Mesmo para os que gostam de Brasília, ausentar-se, de tempos em tempos, é uma necessidade que se impõe, tendo em vista o isolamento cultural da capital.  Passei, assim, o feriado prolongado e o fim de semana em São Paulo, onde logrei arrematar, em concorrido leilão, quatro das dez melhores peças de magnífica coleção de vidros iridescentes  “Loetz”* que serão oferecidas, em breve, aos colecionadores que nos prestigiam.

Aproveitei, ainda, a estada em Sampa para visitar o Museu de Arte de São Paulo Assis Cheteaubriand (MASP) onde, além de rever obras preferidas do acervo (fotos 1 – “Tentação de Santo Antão” de Hieronymus Bosch; 2 – “Paisagem com Jibóia” de Frans Post [um prêmio para quem identificar a jibóia] e 3 – “Moema” de Victor Meirelles),  percorri duas excelentes exposições:  “Em Vermelho”, obras (fotos 4, 5 e 6) de Henri de Toulouse-Lautrec (1864 – 1901) e “Erótica” de Pedro Correia de Araújo  (Paris, 1874 – Rio de Janeiro, 1955).

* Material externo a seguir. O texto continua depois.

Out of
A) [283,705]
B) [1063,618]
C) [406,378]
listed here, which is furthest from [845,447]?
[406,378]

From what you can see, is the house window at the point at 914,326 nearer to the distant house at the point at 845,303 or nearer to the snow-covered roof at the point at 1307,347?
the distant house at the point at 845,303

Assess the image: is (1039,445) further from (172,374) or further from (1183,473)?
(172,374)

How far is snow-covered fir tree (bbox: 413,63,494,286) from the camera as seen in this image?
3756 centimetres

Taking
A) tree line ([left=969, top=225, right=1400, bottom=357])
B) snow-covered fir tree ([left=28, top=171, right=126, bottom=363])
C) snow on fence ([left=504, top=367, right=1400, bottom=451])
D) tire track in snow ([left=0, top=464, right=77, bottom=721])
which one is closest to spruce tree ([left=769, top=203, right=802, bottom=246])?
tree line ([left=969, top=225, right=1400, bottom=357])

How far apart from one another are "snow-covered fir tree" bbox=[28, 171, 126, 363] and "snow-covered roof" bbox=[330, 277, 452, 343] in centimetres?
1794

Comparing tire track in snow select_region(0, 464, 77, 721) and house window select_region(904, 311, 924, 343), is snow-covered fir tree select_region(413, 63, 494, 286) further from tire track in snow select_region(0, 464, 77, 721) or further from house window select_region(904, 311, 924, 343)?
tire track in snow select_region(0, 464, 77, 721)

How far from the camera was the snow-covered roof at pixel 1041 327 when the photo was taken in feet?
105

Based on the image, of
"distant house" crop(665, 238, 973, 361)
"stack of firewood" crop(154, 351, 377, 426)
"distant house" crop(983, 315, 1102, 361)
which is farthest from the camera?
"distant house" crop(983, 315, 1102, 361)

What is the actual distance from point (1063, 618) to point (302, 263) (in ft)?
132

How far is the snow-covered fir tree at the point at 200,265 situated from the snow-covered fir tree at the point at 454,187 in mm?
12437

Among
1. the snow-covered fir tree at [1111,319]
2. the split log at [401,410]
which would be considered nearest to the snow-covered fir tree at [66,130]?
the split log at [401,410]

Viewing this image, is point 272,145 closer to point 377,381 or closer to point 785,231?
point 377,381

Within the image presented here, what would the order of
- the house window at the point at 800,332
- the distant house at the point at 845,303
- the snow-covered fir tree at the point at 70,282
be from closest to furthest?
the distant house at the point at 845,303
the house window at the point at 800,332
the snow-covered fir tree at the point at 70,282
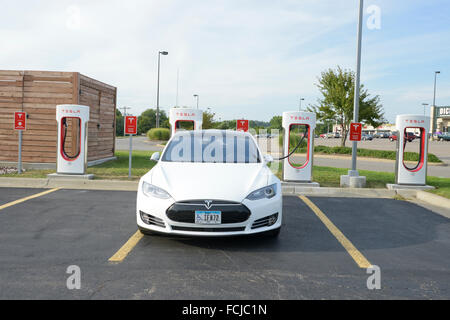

Toulouse-Lautrec dispensa apresentações.  Quanto a Pedro Correia de Araújo, trata-se de artista plástico de família pernambucana nascido em Paris que retornou definitivamente ao Brasil em 1929, onde passa a conviver com Portinari, Di Cavalcanti e  Ismael Nery.   Suas obras (fotos 7 – Jongo, sua mais famosa produção, e 8 – Zélia – Mulher com periquito) encontram-se em encruzilhadas temporais, geográficas e de estilos, ou seja, entre os séculos XIX e XX, entre a França e o Brasil e entre o acadêmico e o modernism, o que dificulta sua inserção na Arte Brasileira e é possivelmente responsável por sua imerecida marginalização. Surpreendeu-me, ademais, a semelhança dos seus desenhos de nus femininos com os de Alexande Herculano (foto 9), recentemente adquiridos por Perez & Prado (v. nosso site www.perezeprado.com.br, “Tempo de Bambas, o Carnaval da Praça Onze”).

A título de curiosidade,  Pedro Correia de Araújo foi casado com a dinamarquesa Lili Ebba Henriette, minha saudosa amiga, proprietária do Pouso do Chico Rei, em Ouro Preto, cujas portas foram decoradas por Guignard e onde sempre me hospedei e me hospedo naquela cidade.  O filho do casal, o escultor Pedro Correia é o autor do belo lustre “Revoada”, em prata, ferro e cristal, do saguão dos salões nobres do Palácio Itamaraty, em Brasília (foto 10).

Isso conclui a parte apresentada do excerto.